• Requirement 1:
In the listing, reproduce the lines from the one containing "Examining the photo, is" through the end of the listing, with "viewer" replaced by "observer" and nothing else changed.

Here, Gaddy's fraud claims plainly concern the basic religious facts upon which the Church was founded. The nature of the First Vision and the origin of some of the Church's scripture are simply not proper subjects for judicial scrutiny. Indeed, if all a plaintiff had to do to get around the First Amendment was to challenge the facts underlying a church's religious beliefs, the Religion Clauses would offer little protection against de facto referenda on churches' faith and doctrines.

Gaddy nevertheless contends several courts have held that churches are not immune from tort claims grounded in fraud. She is correct. If, for example, prior to selling its van, a church rolled back the odometer to make it appear the van had fewer miles than it actually had, the church would be liable for fraud, and the First Amendment would pose no bar to the unsuspecting buyer's suit. Indeed, in each of the cases Gaddy cites, the court stressed it could address the claims at issue only because the dispute turned on purely secular facts. That is not the case, however, when the fraud claims implicate the veracity of religious facts.

See In re The Bible Speaks, 869 F.2d at 645; Molko, 762 P.2d at 58; Van Schaick, 535 F. Supp. at 1141.

Van Schaick v. Church of Scientology of California is on all fours with this case. There, the plaintiff brought several fraud claims against the Church of Scientology. The court concluded that not all of the plaintiff's claims were barred by the First Amendment. One of the counts "set[] forth purely secular representations . . . that defendant promised that [the plaintiff] would receive benefits, including training, room and board, and various work and research opportunities, after undergoing a period of auditing." Adjudicating that claim would not force the court to consider the truth or falsity of religious doctrine. But several other fraud claims depended on assertions the plaintiff was fraudulently induced to become a scientologist by false representations about the substance of Scientology doctrine. Noting that fraud claims require a finding the defendant knowingly made a false statement, the court acknowledged that "[proving] those elements—that the statement was false and that defendant knew of its falsity—becomes problematic when the statement relates to religious belief or doctrine." Accordingly, the court concluded that if the Scientology movement qualified as a religion for First Amendment purposes, Ballard would preclude the court from examining the veracity of the plaintiff's allegations.

• Records shown:
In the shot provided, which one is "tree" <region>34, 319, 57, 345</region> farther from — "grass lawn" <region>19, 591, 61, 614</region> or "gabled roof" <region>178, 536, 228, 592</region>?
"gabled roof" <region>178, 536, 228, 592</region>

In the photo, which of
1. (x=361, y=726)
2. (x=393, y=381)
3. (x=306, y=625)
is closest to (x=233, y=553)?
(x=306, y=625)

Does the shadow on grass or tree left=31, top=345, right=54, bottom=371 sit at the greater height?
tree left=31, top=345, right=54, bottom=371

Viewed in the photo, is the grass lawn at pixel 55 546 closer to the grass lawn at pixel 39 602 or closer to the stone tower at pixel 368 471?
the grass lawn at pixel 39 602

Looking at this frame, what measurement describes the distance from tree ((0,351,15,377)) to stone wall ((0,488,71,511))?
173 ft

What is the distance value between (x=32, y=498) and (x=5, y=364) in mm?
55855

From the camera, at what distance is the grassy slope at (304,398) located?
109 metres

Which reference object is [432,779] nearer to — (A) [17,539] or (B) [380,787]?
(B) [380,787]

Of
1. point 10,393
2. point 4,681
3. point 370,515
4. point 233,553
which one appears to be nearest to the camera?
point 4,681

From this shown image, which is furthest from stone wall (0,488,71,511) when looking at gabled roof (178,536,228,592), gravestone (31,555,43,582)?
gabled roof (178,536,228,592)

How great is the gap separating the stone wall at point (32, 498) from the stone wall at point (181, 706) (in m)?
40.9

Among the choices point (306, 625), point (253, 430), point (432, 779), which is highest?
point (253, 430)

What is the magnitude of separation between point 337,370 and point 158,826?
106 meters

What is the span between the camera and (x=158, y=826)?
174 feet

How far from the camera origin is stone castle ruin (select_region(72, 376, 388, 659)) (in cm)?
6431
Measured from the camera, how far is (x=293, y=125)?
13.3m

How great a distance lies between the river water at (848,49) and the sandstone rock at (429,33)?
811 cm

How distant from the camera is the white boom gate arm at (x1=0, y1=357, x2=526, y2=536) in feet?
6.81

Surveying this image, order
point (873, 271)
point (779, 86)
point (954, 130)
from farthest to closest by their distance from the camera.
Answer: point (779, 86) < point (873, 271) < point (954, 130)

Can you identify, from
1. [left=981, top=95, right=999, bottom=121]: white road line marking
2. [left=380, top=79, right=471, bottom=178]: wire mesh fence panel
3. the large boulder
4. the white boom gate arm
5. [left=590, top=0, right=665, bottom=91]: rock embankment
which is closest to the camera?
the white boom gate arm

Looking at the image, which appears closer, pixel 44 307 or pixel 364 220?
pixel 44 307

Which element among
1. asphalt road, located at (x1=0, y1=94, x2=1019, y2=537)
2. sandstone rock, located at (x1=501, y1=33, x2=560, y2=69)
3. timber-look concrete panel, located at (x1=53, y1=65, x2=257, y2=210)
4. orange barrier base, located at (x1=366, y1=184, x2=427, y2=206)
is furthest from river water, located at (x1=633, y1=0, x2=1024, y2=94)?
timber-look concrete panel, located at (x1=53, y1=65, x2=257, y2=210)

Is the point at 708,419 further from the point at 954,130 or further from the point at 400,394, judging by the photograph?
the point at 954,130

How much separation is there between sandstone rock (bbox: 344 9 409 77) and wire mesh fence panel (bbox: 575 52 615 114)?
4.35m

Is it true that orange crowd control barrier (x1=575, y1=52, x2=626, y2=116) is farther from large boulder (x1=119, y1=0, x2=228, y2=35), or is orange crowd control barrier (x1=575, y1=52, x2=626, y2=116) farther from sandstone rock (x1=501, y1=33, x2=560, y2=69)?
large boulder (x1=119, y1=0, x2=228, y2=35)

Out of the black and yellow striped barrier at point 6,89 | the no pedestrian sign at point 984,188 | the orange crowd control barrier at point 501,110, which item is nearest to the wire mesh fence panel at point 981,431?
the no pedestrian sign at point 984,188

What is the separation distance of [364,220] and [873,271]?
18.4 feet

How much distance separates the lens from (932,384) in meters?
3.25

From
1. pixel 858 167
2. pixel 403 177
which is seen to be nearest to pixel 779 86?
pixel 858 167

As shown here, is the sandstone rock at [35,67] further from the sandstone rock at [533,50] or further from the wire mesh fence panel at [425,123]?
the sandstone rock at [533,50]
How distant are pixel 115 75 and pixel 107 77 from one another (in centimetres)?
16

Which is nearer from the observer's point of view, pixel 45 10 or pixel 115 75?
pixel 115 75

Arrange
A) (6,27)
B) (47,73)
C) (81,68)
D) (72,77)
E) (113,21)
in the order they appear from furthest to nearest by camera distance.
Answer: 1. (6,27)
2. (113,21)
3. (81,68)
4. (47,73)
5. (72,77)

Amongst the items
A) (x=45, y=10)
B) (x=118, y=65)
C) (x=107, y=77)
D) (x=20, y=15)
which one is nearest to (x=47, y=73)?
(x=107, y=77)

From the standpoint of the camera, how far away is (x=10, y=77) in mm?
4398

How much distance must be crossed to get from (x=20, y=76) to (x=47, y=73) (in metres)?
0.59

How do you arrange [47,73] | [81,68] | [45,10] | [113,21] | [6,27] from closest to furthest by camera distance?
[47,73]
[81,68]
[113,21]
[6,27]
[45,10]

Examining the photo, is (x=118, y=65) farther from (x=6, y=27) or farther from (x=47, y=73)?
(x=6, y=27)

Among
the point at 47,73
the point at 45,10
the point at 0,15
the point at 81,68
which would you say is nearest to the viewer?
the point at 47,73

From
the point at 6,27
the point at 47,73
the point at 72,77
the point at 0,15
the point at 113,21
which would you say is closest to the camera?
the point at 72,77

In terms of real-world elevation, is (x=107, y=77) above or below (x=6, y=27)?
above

• Requirement 2:
Resume the court passage on fraud claims against churches, picking up after its last sentence.

• Final answer 1:
Examining the photo, is (x=118, y=65) farther from (x=6, y=27) or farther from (x=47, y=73)?
(x=6, y=27)

Among
the point at 47,73
the point at 45,10
the point at 0,15
the point at 81,68
which would you say is nearest to the observer?
the point at 47,73

From
the point at 6,27
the point at 47,73
the point at 72,77
the point at 0,15
the point at 113,21
which would you say is closest to the camera?
the point at 72,77

In terms of real-world elevation, is (x=107, y=77) above or below (x=6, y=27)?
above

• Final answer 2:
Van Schaick, 535 F. Supp. at 1142.

Id. at 1140.

Id.

Id. at 1142.

Id.

Id. The court determined it needed further briefing on whether the Scientology movement was sufficiently established to be entitled to the First Amendment protections reserved for religious institutions. Id. at 1144.

The reasoning in Van Schaick applies with equal force here. Gaddy's fraud claims are not based on purely secular representations. Rather, the claims go to the heart of several of the Church's foundational beliefs. These are the types of claims Ballard forecloses.

Attempting to save her fraud claims, Gaddy advances two alternative arguments. First, Gaddy notes the truism that while the First Amendment protects belief absolutely, it does not prevent the government from regulating religious conduct. Gaddy asserts the Church's proselytizing constitutes conduct that falls outside the First Amendment's protection. But the Supreme Court has repeatedly confirmed that the free exercise of religion encompasses not only the freedom to believe, but also the right to profess those beliefs through proselytizing. Put another way, the Church is no more liable for preaching and teaching its beliefs than it is for espousing them.

Reynolds v. United States, 98 U.S. 145, 166 (1878) ("Laws are made for the government of actions, and while they cannot interfere with mere religious belief and opinions, they may with practices.").

See Smith, 494 U.S. at 877 ("The free exercise of religion means, first and foremost, the right to believe and profess whatever religious doctrine one desires.") (emphasis added); McDaniel, 435 U.S. at 626 (noting that the free exercise clause "unquestionably encompasses the right to preach, proselyte, and perform other similar religious functions").

Second, Gaddy argues that even if the court may not inquire into the truth of the Church's beliefs, it can assess whether the Church's beliefs are sincerely held. Regardless, the parties treated this argument only cursorily in the briefing, and Gaddy conceded at oral argument the Complaint nowhere alleges the Church's beliefs are not sincerely held. The court therefore declines to consider this issue.

Dkt. 23 at 16-17. Indeed, courts are sometimes forced to consider whether an individual's beliefs are sincerely held. This inquiry is required, for example, when an individual seeks an exemption from a statute or regulation under the Religious Freedom Restoration Act (RFRA). See, e.g., Kikumura v. Hurley, 242 F.3d 950, 960 (10th Cir. 2001) (reciting as an element of a RFRA challenge that the belief at issue be "sincerely held"). But courts have expressed doubts about evaluating the sincerity of an entire organization. See Van Schaick, 535 F. Supp. at 1144 (noting the U.S. Supreme Court's decision in Thomas v. Review Bd. of Ind. Emp't Sec. Div., 450 U.S. 707 (1981) "suggests the difficulty of challenging the good faith of an entire organization and states that courts may not ordinarily consider intrafaith differences among adherents in determining whether a religious belief is sincerely held.").

Gaddy also argues the Free Speech provision of the First Amendment does not protect fraudulent speech. Dkt. 23 at 12-13. But the Church's Motion relies only on the Religion Clauses of the First Amendment. Even if Gaddy is correct, the Religion Clauses still mandate dismissal of Gaddy's fraud claims because the court may not inquire into the truth or falsity of the Church's religious claims.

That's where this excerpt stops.